* [Records from a data collection]
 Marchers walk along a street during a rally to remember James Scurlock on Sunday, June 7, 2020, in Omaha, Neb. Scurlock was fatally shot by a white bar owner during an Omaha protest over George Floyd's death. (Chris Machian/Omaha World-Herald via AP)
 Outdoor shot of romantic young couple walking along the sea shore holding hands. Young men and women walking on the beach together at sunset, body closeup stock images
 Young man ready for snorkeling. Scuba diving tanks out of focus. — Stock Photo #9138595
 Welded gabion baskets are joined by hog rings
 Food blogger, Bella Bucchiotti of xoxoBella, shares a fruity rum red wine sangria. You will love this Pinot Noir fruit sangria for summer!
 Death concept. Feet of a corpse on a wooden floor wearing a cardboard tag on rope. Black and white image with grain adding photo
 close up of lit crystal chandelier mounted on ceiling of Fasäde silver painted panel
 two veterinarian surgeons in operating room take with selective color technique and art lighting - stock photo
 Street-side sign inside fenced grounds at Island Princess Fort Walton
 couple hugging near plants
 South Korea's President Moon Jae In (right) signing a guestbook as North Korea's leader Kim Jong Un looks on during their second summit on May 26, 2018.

* [YOUR GOAL]
Exactly as they appear, restate all of the entries.

* [ANSWER TO THE PROBLEM]
 Marchers walk along a street during a rally to remember James Scurlock on Sunday, June 7, 2020, in Omaha, Neb. Scurlock was fatally shot by a white bar owner during an Omaha protest over George Floyd's death. (Chris Machian/Omaha World-Herald via AP)
 Outdoor shot of romantic young couple walking along the sea shore holding hands. Young men and women walking on the beach together at sunset, body closeup stock images
 Young man ready for snorkeling. Scuba diving tanks out of focus. — Stock Photo #9138595
 Welded gabion baskets are joined by hog rings
 Food blogger, Bella Bucchiotti of xoxoBella, shares a fruity rum red wine sangria. You will love this Pinot Noir fruit sangria for summer!
 Death concept. Feet of a corpse on a wooden floor wearing a cardboard tag on rope. Black and white image with grain adding photo
 close up of lit crystal chandelier mounted on ceiling of Fasäde silver painted panel
 two veterinarian surgeons in operating room take with selective color technique and art lighting - stock photo
 Street-side sign inside fenced grounds at Island Princess Fort Walton
 couple hugging near plants
 South Korea's President Moon Jae In (right) signing a guestbook as North Korea's leader Kim Jong Un looks on during their second summit on May 26, 2018.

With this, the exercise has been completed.